In the worked triangle problem below, what justification is given for the statement that ∠BAC + ∠DAC = 180°?

• _Quoted text_
## START

Question

$△ABC$ is an isosceles triangle, in which AB=AC.
Side BA is produced to D such that AD=AB.
$\angle BCD$ is equal to __${}^{\circ }$.

• A. ${90}^{\circ }$
• B. ${45}^{\circ }$
• C. ${37}^{\circ }$
• D. $\text{Cannot be determined}$

Answer 1

The correct option is A

${90}^{\circ }$

Given, AB=AC and BA=AD

In $△ABC,$

$\angle ABC=\angle ACB=x$
(opposite angles of equal sides)

In $△ACD,$

$\angle ADC=\angle ACD=y$
(opposite angles of equal sides)

$\angle BCD=x+y$

$In△ABC,$

$\angle ABC+\angle ACB+\angle BAC={180}^{\circ }$

$x+x+\angle BAC={180}^{\circ }$

$\angle BAC=180-2x$

$\angle BAC+\angle DAC={180}^{\circ }$
$(pointsB,AandDarecollinear)$

${180}^{\circ }-2x+\angle DAC={180}^{\circ }$

$So,\angle DAC=2x$

$In△DAC,$

$\angle DAC+\angle ADC+\angle ACD={180}^{\circ }$

$2x+y+y={180}^{\circ }$

$2x+2y={180}^{\circ }$

$x+y={90}^{\circ }$

$\angle BCD=\angle BCA+\angle ACD=(x+y)={90}^{\circ }$

$\angle BCD={90}^{\circ }$

## END

• _Records shown_
## START

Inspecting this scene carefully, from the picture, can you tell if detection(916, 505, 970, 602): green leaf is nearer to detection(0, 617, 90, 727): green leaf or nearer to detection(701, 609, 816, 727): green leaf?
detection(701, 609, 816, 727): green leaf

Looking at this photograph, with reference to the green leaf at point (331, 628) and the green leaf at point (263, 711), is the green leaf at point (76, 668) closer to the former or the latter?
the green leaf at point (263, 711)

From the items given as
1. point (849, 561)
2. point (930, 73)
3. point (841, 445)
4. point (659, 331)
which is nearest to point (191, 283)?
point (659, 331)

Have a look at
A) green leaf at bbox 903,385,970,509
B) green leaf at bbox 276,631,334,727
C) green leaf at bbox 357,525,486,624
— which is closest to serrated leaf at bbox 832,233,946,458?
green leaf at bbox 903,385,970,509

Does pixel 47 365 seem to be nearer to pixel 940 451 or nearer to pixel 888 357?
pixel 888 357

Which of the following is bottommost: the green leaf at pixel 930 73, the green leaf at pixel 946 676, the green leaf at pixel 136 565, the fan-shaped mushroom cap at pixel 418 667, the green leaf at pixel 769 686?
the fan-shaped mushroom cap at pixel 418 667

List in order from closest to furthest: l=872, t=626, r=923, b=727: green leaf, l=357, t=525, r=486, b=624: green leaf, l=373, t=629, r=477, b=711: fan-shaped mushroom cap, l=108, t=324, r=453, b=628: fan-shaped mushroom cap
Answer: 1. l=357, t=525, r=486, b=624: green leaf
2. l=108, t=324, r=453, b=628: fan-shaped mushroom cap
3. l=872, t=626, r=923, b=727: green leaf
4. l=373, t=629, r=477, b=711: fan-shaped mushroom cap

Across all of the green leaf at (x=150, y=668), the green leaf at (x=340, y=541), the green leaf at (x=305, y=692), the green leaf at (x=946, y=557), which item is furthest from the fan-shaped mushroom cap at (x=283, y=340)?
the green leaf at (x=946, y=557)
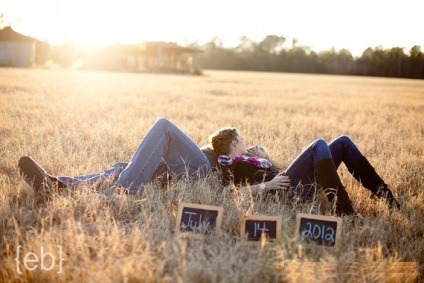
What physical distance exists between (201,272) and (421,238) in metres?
1.94

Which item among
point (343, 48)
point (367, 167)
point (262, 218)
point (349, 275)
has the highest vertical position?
point (343, 48)

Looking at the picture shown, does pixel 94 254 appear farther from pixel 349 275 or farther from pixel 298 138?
pixel 298 138

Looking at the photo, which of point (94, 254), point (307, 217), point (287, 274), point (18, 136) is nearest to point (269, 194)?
point (307, 217)

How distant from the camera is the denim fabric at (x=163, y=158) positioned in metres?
3.58

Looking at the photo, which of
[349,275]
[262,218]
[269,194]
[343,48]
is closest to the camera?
[349,275]

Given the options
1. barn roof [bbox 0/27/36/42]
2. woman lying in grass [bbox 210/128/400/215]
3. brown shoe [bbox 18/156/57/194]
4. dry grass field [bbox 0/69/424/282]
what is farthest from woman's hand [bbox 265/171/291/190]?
barn roof [bbox 0/27/36/42]

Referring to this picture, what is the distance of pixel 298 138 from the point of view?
23.2 feet

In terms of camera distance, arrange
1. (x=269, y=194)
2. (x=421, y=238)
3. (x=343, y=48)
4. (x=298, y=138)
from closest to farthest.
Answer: (x=421, y=238)
(x=269, y=194)
(x=298, y=138)
(x=343, y=48)

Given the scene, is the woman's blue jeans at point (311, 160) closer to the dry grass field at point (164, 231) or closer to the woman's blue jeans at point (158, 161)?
the dry grass field at point (164, 231)

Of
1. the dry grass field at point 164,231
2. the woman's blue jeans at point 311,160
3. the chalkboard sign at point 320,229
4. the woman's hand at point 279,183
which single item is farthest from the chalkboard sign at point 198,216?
the woman's blue jeans at point 311,160

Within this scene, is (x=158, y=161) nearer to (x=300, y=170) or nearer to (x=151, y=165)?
(x=151, y=165)

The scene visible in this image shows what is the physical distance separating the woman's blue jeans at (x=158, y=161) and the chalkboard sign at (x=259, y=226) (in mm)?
1016

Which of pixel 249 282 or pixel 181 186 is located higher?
pixel 181 186

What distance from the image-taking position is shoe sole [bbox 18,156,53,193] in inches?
136
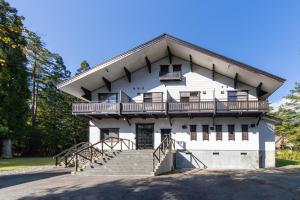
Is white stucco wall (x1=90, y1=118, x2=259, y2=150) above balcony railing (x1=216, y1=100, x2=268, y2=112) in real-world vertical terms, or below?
below

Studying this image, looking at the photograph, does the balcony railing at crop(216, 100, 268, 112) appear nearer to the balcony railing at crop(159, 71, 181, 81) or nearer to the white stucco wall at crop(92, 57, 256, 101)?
the white stucco wall at crop(92, 57, 256, 101)

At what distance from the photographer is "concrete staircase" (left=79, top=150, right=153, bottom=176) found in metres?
18.2

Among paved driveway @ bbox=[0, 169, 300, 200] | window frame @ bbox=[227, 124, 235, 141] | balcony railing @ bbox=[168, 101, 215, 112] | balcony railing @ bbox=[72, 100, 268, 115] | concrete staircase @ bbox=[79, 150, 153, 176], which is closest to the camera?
paved driveway @ bbox=[0, 169, 300, 200]

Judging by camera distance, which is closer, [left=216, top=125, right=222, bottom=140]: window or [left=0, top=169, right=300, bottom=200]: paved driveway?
[left=0, top=169, right=300, bottom=200]: paved driveway

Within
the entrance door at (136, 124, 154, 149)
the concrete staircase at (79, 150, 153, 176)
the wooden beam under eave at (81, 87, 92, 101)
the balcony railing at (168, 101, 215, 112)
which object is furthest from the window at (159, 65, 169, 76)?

## END

• _Task answer_
Points B, A and D are collinear.